→ **Provided data**
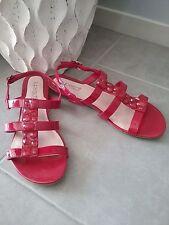Diana Ferrari Buckle Block Heel Sandals for Women
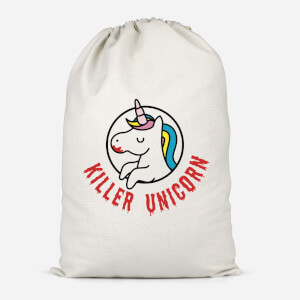 Killer Unicorn Cotton Storage Bag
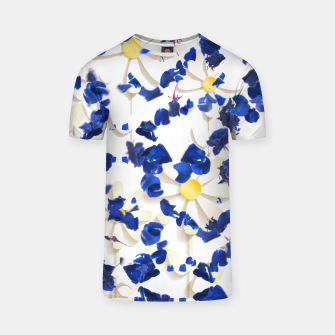 Thumbnail image of white daisies and blue cyclamens floral pattern T-shirt, Live Heroes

→ **What this task involves**
Wherever a picture appears in the listing above, drop it, and restate the rest exactly.

→ **Finished exercise**
Diana Ferrari Buckle Block Heel Sandals for Women
 Killer Unicorn Cotton Storage Bag
 Thumbnail image of white daisies and blue cyclamens floral pattern T-shirt, Live Heroes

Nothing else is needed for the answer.